The Knights of the Cross - Page 18/497

Therefore she turned her joyful face toward the girl.

"Danusia! Danusia! Do you wish to have your own knight?"

The fair-haired Danusia after jumping three times in her red shoes, seized the princess by the neck and began to scream with joy, as though they were promising her some pleasure permitted to the older people only.

"I wish, I wish----!"

The princess' eyes were filled with tears from laughing and the whole court laughed with her; then the lady said to Zbyszko: "Well, make your vow! Make your vow! What will you promise her?"

But Zbyszko, who preserved his seriousness undisturbed amidst the laughter, said with dignity, while still kneeling: "I promise that as soon as I reach Krakow, I will hang my spear on the door of the inn, and on it I will put a card, which a student in writing will write for me. On the card I will proclaim that Panna Danuta Jurandowna is the prettiest and most virtuous girl among all living in this or any other kingdom. Anyone who wishes to contradict this declaration, I will fight until one of us dies or is taken into captivity."

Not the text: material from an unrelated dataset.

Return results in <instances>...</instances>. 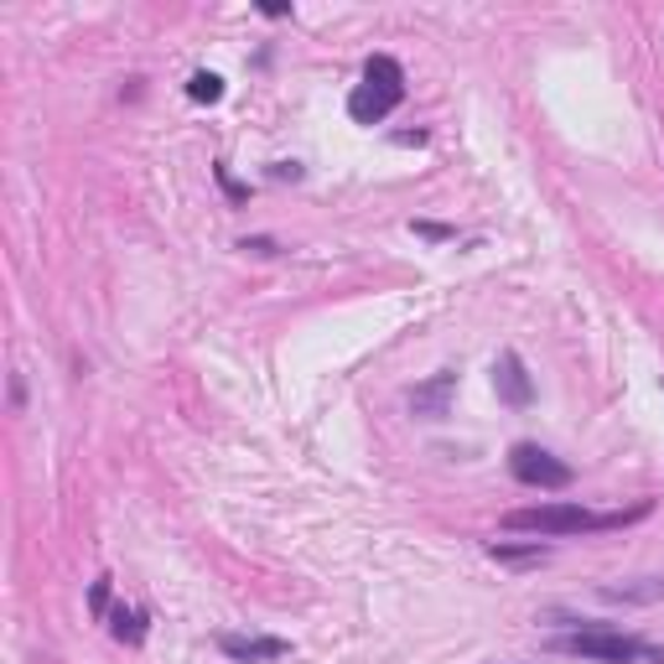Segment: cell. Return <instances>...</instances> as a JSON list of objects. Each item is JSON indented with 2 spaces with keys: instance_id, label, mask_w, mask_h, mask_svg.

"Very well! I see you know the knightly custom. And what more?"

"I have learned from Pan Mikolaj of Dlugolas that the death of Panna Jurandowna's mother was caused by the brutality of a German who wore the crest of a peacock. Therefore I vow to gird my naked sides with a hempen rope, and even though it eat me to the bone, I will wear it until I tear three such tufts of feathers from the heads of German warriors whom I kill."

Here the princess became serious.

"Don't make any joke of your vows!"

And Zbyszko added: "So help me God and holy cross, this vow I will repeat in church before a priest."

"It is a praiseworthy thing to fight against the enemy of our people; but I pity you, because you are young, and you can easily perish."

At that moment Macko of Bogdanice approached, thinking it proper to reassure the princess.

"Gracious lady, do not be frightened about that. Everybody must risk being killed in a fight, and it is a laudable end for a wlodyka, old or young. But war is not new nor strange to this man, because although he is only a youth, he has fought on horseback and on foot, with spear and with axe, with short sword and with long sword, with lance and without. It is a new custom, for a knight to vow to a girl whom he sees for the first time; but I do not blame Zbyszko for his promise. He has fought the Germans before. Let him fight them again, and if during that fight a few heads are broken, his glory will increase."